▸ TEXT:
On the day following President Bush's war ultimatum, I had an impromptu lunch with men and women who are on the fast track to leadership in the U.S. armed forces and intelligence services. As we were far from Washington and they were for the moment living outside the chain of command, we could speak freely.

The young field-grade officers are part of a group of peers immersed in an intense course on defense, foreign policy, and domestic politics at a major university in the East. As a former member of the U.S. House Defense Appropriations Subcommittee I have been a visiting lecturer in the program for several years.

Over our lunch table, these "best and brightest" confessed their private anguish over the premise of America's invasion of Iraq, the abandon with which the U.S. has engaged in recriminations with major NATO allies who disagree with us, and the risks inherent in what former Secretary of State James Baker estimates to be a 10-year occupation of this Muslim country.

Ironically, as these "troops" spoke their minds, American civilians who share their concerns are accused of not "supporting our troops."

The effect of such logic is, of course, to use our troops as "human shields" to prevent an honest questioning of the war's assumptions - the very kind of questioning my officers were engaged in when I lunched with them last week.

Does anyone think the warriors at my lunch table opposed our troops? If you do, your "troop support" is selective indeed. My advice is for supporters of this war to stop smearing those who oppose it. Many opponents could actually be said to "support" the troops in the most effective way - by trying to keep them out of harm's way.

Several aspects of this war trouble the officers I met. I've heard concern about those aspects again and again from civilian war critics. The apparent unraveling of Western security alliances that kept the peace since World War II and helped win the Cold War alarmed several officers who spoke to me. They don't see a new order emerging to take their place and are uneasy about America's riding alone in a troubled, dangerous world.

▸ INFORMATION:
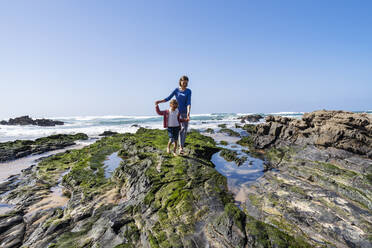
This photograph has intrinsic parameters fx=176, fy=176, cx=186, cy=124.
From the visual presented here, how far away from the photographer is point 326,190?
5.29m

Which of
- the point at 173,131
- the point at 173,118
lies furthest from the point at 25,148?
the point at 173,118

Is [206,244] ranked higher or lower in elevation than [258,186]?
higher

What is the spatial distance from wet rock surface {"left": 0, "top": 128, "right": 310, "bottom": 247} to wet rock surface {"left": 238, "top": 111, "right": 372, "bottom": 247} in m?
0.93

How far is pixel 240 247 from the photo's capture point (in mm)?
2707

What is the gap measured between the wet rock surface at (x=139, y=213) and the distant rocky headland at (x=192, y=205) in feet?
0.06

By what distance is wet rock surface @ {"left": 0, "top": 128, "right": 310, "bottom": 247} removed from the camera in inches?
119

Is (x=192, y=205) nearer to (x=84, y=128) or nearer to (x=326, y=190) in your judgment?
(x=326, y=190)

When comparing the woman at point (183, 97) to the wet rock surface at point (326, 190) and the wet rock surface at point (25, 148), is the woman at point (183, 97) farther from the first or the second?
the wet rock surface at point (25, 148)

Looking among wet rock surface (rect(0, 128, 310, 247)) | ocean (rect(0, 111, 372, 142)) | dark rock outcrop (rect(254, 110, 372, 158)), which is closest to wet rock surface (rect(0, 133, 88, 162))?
wet rock surface (rect(0, 128, 310, 247))

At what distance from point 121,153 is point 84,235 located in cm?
714

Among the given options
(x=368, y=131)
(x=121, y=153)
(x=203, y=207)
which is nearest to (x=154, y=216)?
(x=203, y=207)

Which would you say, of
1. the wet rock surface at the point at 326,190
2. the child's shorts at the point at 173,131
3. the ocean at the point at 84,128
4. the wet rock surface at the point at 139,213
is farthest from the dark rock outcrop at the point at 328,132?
the ocean at the point at 84,128

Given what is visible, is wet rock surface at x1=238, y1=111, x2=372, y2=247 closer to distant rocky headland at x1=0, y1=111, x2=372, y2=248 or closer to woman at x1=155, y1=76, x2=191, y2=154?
distant rocky headland at x1=0, y1=111, x2=372, y2=248

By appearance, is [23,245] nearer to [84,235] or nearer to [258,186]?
[84,235]
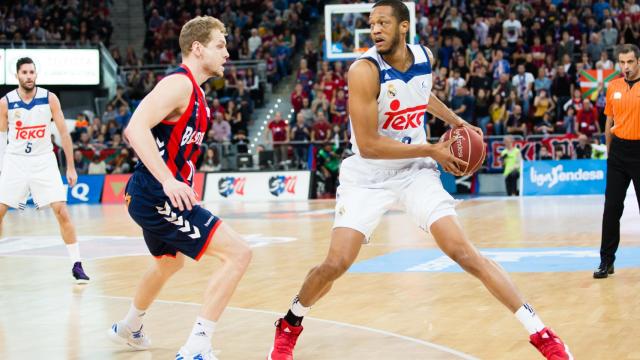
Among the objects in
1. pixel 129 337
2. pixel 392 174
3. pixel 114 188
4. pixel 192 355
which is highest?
pixel 392 174

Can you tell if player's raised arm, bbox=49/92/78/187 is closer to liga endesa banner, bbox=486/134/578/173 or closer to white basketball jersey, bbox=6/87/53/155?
white basketball jersey, bbox=6/87/53/155

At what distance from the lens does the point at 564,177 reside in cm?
2173

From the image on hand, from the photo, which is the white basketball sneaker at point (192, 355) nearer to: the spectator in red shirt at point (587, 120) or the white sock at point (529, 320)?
the white sock at point (529, 320)

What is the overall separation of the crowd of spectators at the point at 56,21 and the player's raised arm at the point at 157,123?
25.6 metres

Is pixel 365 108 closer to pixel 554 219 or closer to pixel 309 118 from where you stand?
pixel 554 219

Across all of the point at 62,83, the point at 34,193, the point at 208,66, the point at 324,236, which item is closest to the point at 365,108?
the point at 208,66

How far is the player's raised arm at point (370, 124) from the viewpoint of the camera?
5.55 meters

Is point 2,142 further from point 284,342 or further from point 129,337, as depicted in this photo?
point 284,342

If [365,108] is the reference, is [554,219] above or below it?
below

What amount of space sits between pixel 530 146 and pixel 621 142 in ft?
44.7

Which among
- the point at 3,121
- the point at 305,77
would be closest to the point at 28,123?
the point at 3,121

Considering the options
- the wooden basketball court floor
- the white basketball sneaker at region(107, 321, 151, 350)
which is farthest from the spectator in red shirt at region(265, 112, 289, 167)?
the white basketball sneaker at region(107, 321, 151, 350)

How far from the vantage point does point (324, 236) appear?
14.0m

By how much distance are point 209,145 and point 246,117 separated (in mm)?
2339
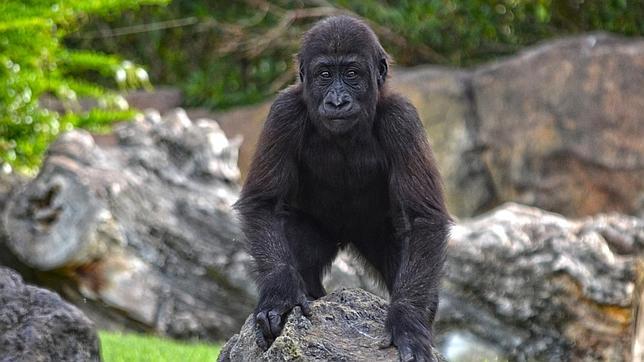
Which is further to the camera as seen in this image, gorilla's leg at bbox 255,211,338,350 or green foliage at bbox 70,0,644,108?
green foliage at bbox 70,0,644,108

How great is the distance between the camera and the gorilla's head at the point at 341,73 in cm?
560

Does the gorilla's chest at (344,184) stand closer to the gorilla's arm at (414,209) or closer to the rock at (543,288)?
the gorilla's arm at (414,209)

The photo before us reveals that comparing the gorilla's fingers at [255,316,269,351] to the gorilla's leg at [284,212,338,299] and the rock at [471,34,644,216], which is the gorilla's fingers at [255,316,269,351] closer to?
the gorilla's leg at [284,212,338,299]

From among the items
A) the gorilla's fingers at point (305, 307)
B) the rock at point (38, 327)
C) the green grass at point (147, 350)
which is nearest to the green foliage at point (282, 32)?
the green grass at point (147, 350)

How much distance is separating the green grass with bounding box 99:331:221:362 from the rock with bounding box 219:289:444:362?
1.67 metres

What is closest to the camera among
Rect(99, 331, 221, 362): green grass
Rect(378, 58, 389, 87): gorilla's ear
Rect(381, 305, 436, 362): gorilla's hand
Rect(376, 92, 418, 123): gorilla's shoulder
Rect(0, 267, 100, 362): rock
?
Rect(381, 305, 436, 362): gorilla's hand

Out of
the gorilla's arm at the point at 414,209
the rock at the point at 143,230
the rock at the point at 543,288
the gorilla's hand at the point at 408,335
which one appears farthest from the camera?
the rock at the point at 143,230

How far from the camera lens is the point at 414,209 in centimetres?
561

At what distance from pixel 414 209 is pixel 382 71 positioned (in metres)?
0.76

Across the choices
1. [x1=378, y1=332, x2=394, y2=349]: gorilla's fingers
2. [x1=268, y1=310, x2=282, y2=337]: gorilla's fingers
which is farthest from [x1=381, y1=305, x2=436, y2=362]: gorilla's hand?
[x1=268, y1=310, x2=282, y2=337]: gorilla's fingers

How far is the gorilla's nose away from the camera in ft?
18.2

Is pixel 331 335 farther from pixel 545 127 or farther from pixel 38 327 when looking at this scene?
pixel 545 127

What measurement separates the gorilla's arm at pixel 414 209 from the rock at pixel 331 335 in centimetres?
12

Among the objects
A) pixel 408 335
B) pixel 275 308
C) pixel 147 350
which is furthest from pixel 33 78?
pixel 408 335
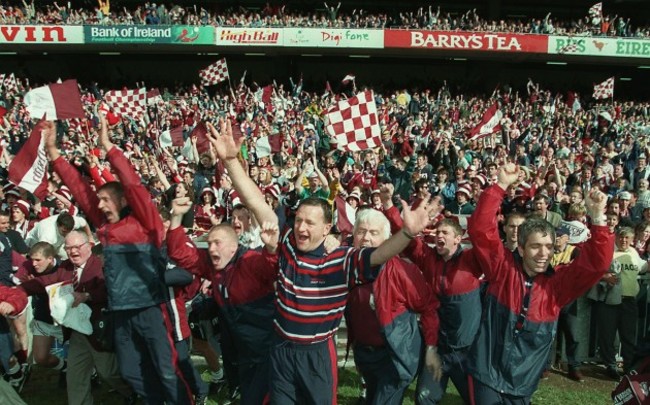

▸ QUESTIONS:
a) Print the passage of the Iraq war commentary between "The young field-grade" and "this Muslim country.", inclusive.
b) Write what follows the final sentence of the Iraq war commentary, continuing it.

▸ ANSWERS BY ITEM NUMBER:
a)
The young field-grade officers are part of a group of peers immersed in an intense course on defense, foreign policy, and domestic politics at a major university in the East. As a former member of the U.S. House Defense Appropriations Subcommittee I have been a visiting lecturer in the program for several years.

Over our lunch table, these "best and brightest" confessed their private anguish over the premise of America's invasion of Iraq, the abandon with which the U.S. has engaged in recriminations with major NATO allies who disagree with us, and the risks inherent in what former Secretary of State James Baker estimates to be a 10-year occupation of this Muslim country.

b)
"The winning arithmetic for America is addition (of friends), not subtraction," one officer said.

In an age of global terrorism and nuclear-tipped hostility, other officers are edgy about a justification for making war not when a nation is attacked, but when it thinks it may be attacked. Such a doctrine puts the world on a first-strike military basis, in which nations are encouraged to shoot first and ask questions later. This has the inconvenient result of destroying the whole idea of deterrent defense.

Some of my other lunch partners foresaw peril in pinning down our armed forces in a long occupation of Iraq when mobility and rapid response should be the hallmark of our defense against shadowy threats that can pop up anywhere across the globe.

For other officers, a long presence in Iraq is a dubious and potentially self-defeating idea. "We can believe we are 'liberating' the country," one said. "But the Islamic world may see our presence as an occupation by people with predominately Christian and Jewish values - and that could be explosive."

The same officer, a decorated veteran of the Vietnam War, worried that U.S. forces billeted in Iraq will represent a "target rich environment" for Islamic extremists and Iraqi tribal factions that have had no experience with democracy.

If this nation's future military leaders can harbor qualms about this war, civilian critics ought to be able to harbor them, too - without being heckled by others who haven't thought as carefully about the war as these military men and women.

Fact: Millions of citizens who oppose the war also support our troops. I, for one, especially support the ones who lunched with me and let their hair down last week.

Les AuCoin is a professor of political science at Southern Oregon University in Ashland. He represented Oregon's 1st District in Congress for 18 years (1975-93).